- **Travail demandé**:
1. Relevez tous les noms de lieux géographiques cités dans le texte sur Maurice Herzog.
2. Rédigez la suite du texte sur Maurice Herzog, en reprenant après sa dernière phrase.

- **Texte d'étude**:
= = =
Une "légende" de l'alpinisme francais, Maurice Herzog, disparaît à l'âge de 93 ans. Ce lyonnais d'origine fût le premier à gravir l'Annapurna en 1950. Il fût aussi député du Rhône et de Haute-Savoie.
Alpiniste, homme politique et industriel, Maurice Herzog, qui vient de décéder à l'âge de 93 ans, est devenu, avec sa victoire sur l'Annapurna en 1950, un "héros" français mais, pour avoir tiré toute la gloire de cette première ascension à 8.000 m, sa belle image n'a cessé depuis des années de se ternir.
Il a payé sa victoire par une amputation des doigts et des orteils. "Vous voyez ce que j'ai en moins mais, moi, je sens ce que j'ai en plus. Et c'est incomparablement plus grand que ce que j'ai en moins", disait-il.
= = =
- **Lignes fournies**:
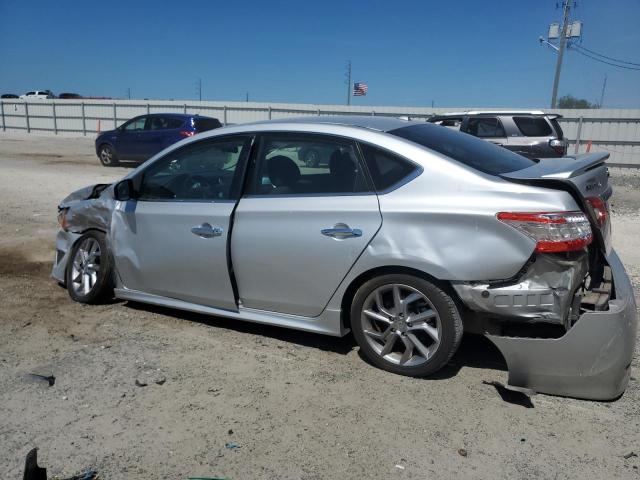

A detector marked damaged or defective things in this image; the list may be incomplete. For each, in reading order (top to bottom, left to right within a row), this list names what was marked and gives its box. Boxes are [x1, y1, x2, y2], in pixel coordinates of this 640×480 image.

damaged silver car [51, 117, 636, 402]
car's rear bumper damage [462, 249, 636, 400]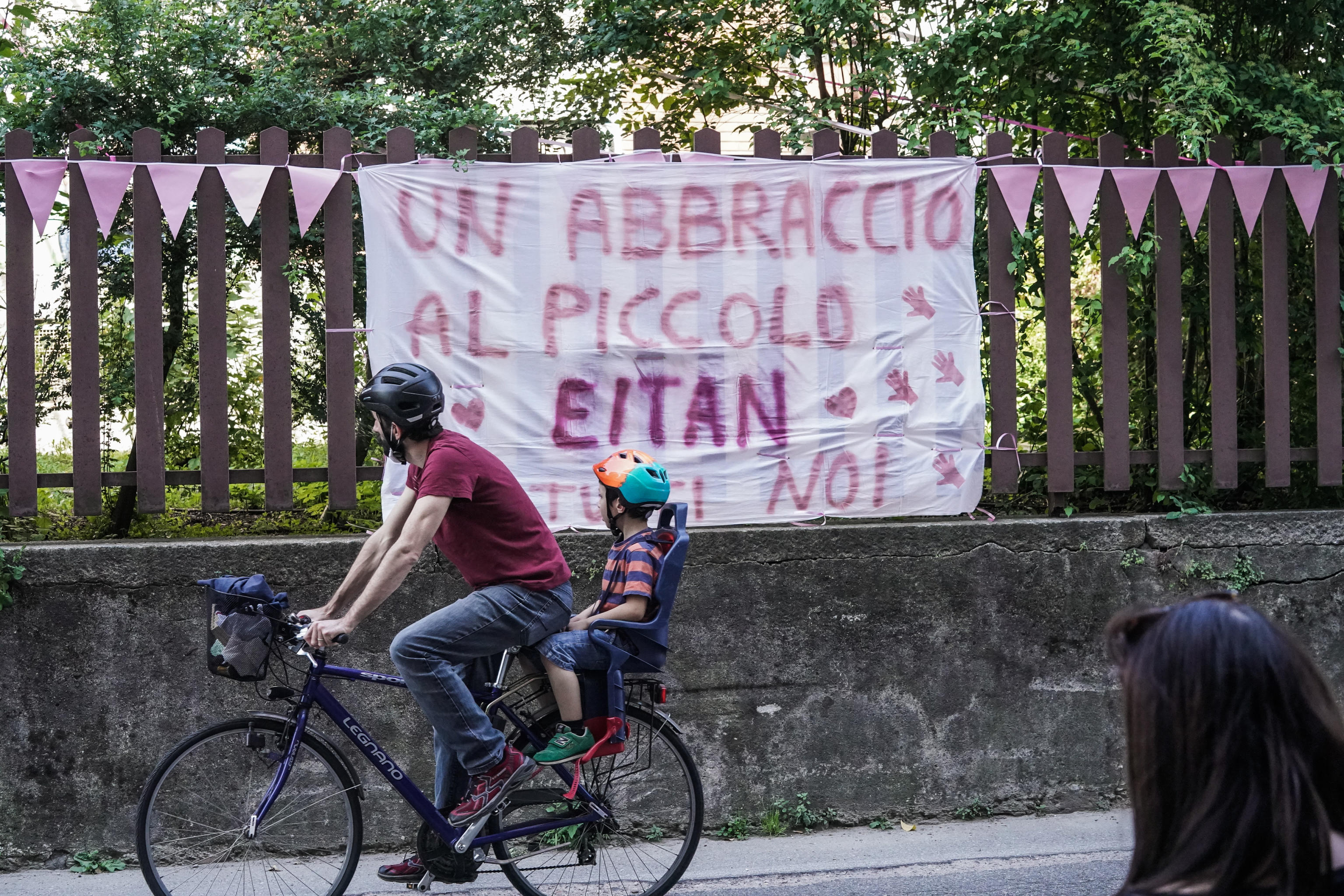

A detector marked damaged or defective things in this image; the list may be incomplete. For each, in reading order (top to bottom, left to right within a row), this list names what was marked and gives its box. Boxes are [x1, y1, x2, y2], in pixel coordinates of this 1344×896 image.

cracked concrete surface [3, 510, 1344, 870]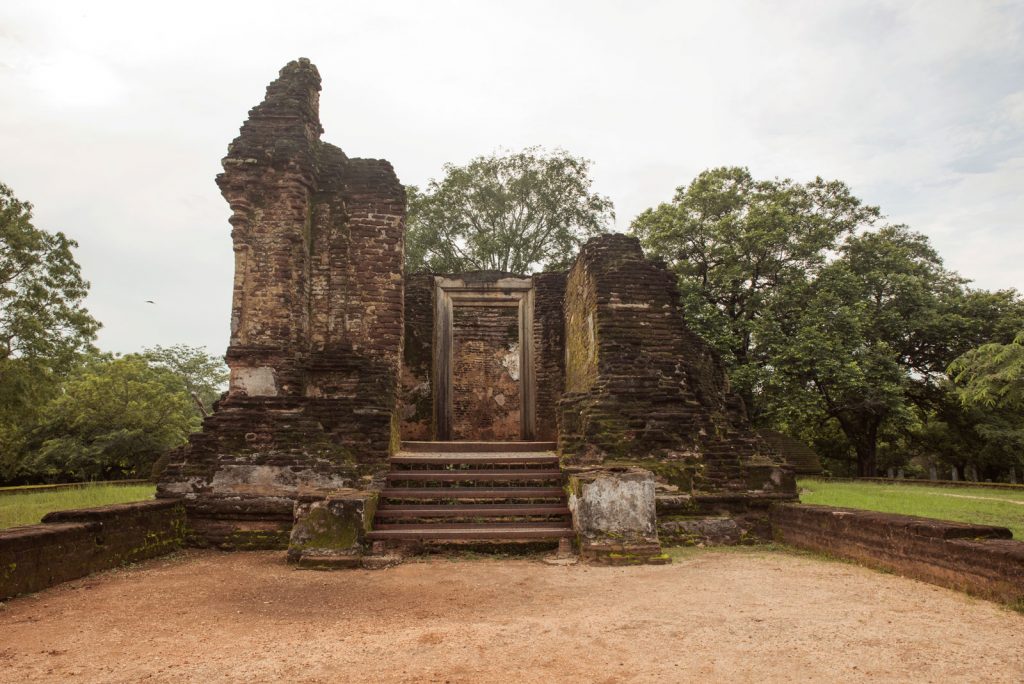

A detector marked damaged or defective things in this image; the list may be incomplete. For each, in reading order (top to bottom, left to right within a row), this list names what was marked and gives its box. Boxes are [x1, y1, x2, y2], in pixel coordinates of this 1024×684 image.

tall broken pillar [158, 60, 406, 552]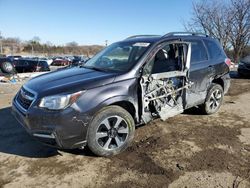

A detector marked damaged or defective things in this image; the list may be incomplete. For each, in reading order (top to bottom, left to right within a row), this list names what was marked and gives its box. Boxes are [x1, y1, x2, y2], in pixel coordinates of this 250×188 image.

damaged gray suv [11, 32, 230, 156]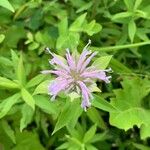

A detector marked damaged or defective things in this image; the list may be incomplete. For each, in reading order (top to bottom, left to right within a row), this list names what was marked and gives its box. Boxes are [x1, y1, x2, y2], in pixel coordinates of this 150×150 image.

ragged bloom [41, 40, 111, 110]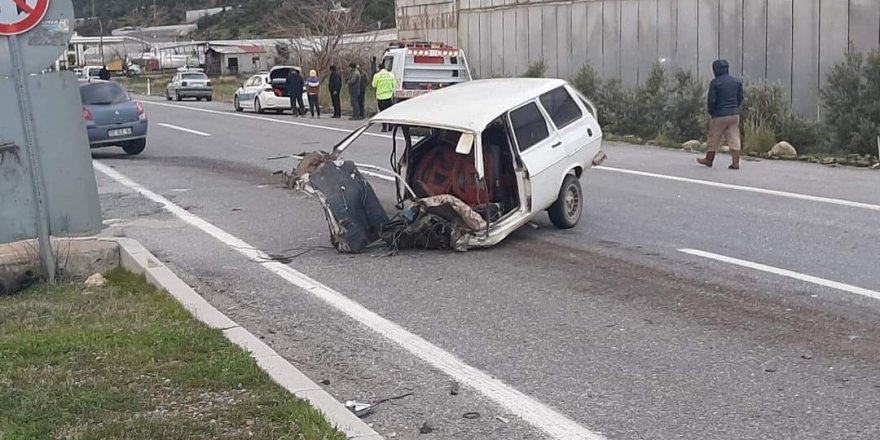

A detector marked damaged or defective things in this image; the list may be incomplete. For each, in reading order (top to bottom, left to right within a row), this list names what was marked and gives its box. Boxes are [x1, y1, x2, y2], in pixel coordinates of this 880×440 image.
= = =
- **Réponses rédigées**:
1. Annapurna, Rhône, Haute-Savoie

2.
Dans la France de l'après-guerre, qui sortait de grandes souffrances, "notre exploit devait être celui de la nation, nous grimpions avec au coeur la pensée du pays et de toute la jeunesse que nous représentions", disait-il. Dix ans plus tard, tous les sommets de plus de 8.000 mètres seraient gravis. A son retour en France, avec son physique d'acteur de cinéma, "il était auréolé d'une gloire dont il est difficile de se faire une idée. Il était notre Lindbergh, notre Redford, un des rares Français à être connus partout dans le monde", a écrit l'académicien Jean d'Ormesson en 1997.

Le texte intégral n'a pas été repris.